Pero vaya usted a saber por cuáles
designios de la divinidad opté un buen día por autodiscutir, autocharlar,
autorrebatir y autoargumentar en voz alta, y zas, casi de golpe los asuntos
comenzaron a aclararse, los caminos a despejarse, las fabulosas soluciones a
atravesarse, de modo que no me pareció práctico hacer a un lado de buenas a
primeras tamaño descubrimiento. Hoy en día en los cafés, en las panaderías, a
medio andar entre la casa y la oficina, pienso en voz alta cada quebradero de
cabeza en procura de la rápida fortuna, en espera de la solución ideal para
cada inconveniente. Nuevo mecanismo: problema+charla conmigo mismo+
levantamiento de la voz= P, donde P es el mejor de los resultados posibles.
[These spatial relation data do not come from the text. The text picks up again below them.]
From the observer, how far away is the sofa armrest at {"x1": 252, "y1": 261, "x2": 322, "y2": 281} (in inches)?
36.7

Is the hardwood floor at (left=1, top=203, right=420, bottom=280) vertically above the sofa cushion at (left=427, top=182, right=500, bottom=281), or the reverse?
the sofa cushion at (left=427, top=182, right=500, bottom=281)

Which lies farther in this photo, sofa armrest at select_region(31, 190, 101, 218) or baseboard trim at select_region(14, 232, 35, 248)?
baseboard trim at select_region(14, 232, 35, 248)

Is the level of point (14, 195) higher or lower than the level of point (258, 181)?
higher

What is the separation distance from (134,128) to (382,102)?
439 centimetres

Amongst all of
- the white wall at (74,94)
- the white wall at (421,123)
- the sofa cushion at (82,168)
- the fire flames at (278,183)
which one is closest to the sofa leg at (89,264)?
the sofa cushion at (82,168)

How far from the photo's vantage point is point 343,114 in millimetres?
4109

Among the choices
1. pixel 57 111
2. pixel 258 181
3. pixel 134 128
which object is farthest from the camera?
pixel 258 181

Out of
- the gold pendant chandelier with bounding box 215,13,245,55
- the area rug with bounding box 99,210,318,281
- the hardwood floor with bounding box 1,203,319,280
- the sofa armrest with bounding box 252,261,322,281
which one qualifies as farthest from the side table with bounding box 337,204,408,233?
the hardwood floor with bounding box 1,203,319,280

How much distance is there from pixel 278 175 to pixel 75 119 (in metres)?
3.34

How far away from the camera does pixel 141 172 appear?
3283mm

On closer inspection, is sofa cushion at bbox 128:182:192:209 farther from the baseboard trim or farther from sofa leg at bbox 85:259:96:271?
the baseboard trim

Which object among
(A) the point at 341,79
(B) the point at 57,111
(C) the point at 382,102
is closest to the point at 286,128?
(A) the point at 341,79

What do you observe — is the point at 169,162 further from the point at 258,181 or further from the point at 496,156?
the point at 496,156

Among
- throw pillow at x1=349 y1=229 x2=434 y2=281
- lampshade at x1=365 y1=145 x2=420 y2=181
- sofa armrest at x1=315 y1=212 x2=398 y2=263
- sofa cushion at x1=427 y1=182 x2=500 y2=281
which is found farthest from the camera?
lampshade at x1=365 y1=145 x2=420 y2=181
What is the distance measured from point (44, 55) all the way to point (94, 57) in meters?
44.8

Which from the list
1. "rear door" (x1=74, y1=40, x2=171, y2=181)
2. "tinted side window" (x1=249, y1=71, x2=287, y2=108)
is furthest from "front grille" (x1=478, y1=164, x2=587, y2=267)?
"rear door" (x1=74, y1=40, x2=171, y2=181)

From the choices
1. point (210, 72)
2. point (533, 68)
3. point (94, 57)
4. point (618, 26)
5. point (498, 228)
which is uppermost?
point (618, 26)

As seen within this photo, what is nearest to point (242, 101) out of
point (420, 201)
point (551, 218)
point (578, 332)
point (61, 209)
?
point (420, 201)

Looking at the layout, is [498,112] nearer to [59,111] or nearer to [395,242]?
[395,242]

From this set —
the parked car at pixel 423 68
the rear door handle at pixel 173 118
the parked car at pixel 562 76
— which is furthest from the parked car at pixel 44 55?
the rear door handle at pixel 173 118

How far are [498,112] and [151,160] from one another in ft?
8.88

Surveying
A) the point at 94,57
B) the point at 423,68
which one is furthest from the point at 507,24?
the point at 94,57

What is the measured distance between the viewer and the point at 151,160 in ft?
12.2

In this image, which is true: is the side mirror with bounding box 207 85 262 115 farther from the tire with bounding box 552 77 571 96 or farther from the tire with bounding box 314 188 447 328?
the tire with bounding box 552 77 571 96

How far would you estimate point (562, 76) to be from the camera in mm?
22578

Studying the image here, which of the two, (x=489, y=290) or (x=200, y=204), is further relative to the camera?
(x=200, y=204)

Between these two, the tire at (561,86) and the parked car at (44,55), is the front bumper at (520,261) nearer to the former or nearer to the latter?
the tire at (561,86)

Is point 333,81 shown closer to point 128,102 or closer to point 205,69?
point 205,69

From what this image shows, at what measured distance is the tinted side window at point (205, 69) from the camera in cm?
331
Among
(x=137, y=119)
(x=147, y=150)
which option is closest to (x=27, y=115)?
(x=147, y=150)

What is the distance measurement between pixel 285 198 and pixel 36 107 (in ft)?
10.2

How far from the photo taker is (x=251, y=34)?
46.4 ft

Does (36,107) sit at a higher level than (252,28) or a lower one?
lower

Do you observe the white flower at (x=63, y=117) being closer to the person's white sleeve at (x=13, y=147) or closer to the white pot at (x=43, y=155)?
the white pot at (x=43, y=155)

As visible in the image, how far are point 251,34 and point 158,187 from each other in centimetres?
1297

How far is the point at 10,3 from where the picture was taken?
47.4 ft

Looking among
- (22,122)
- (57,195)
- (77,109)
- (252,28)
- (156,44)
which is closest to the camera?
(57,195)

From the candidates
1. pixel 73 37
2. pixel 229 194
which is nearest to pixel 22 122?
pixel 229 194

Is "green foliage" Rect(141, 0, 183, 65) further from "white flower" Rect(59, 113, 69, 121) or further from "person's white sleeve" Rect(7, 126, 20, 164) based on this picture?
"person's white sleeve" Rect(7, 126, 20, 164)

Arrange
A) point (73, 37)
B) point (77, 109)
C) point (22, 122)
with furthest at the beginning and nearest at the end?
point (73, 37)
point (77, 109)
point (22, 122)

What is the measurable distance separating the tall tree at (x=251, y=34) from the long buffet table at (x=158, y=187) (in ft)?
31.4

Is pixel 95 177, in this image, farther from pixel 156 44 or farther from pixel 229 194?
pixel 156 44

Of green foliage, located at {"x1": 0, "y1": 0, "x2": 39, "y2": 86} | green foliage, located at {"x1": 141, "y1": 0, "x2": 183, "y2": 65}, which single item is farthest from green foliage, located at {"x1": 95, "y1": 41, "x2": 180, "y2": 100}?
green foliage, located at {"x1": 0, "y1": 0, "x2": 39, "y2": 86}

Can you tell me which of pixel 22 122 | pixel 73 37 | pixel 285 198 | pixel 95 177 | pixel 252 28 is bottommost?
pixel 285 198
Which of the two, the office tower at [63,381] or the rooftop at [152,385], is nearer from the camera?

Diga usted si no vuelo ahora de lo aventajado.
Pensar en voz alta, como se ve, es una
maravilla, salvo por el desagradable hecho de que cualquiera pasa, te ve, y
listo, eres ya un loco para siempre desde ese mismo instante. Te
quedas con las tejas flojas para el resto de la puta vida. Fíjate que la gente
es más rara de lo que uno suele imaginar. Yo soy yo y mis circunstancias, eso
lo sé, razón por la que justamente debería importarme un rábano que me crean
loco o majareta o chiflado o perturbado y la madre que los parió. Pero oye, que el
jaleo no es tan así. Entonces me da por suponer que esa verdad ortegueana anda
escondida, como la mayoría de las verdades en este valle de lágrimas, y hay que
sudar la gota gorda y buscarla hasta debajo de las piedras para que termine
haciendo de las suyas.
En cuanto a mí, pues vuelvo y digo, yo soy
yo y mis circunstancias, así que al diablo con cada transeúnte que se erige en
juez y en carcelero. Y ni qué hablar, con todo y eso sigo imaginando rarezas:
hablo solo en la mesa del café y la pareja de al lado me observa como si
anduviera desnudo, pero hablo solo mientras duermo y aquí no ha pasado nada. Hablo
solo y por casualidad me observas y sales corriendo en busca del psiquiatra,
pero hablo solo en la ducha mientras me enjabono y la vida sigue siendo color
rosa. Sostengo, contra el universo entero y contra quienes juran lo contrario,
que hablar solo en voz alta, lo he comprobado hasta el hartazgo, es tan normalito
como hablar solo mientras piensas, no me vengas a estas alturas con que no. Quién
lo hubiera imaginado: la cordura o la locura mediadas por un golpe de voz, vaya
sumidero demencial.
Como yo soy yo y mis circunstancias he
llegado a la soberana conclusión de que hablar solo en silencio sí que es la
perfecta variante de la locura colectiva. Son más los desquiciados
practicándola comparados con quienes usan con soltura mi particular puesta en escena.
Las estadísticas no se equivocan. Ahora mira, ja, a quién se le volaron los
tapones y a quién no. Cosas raras, qué más da. Cosas sumamente raras.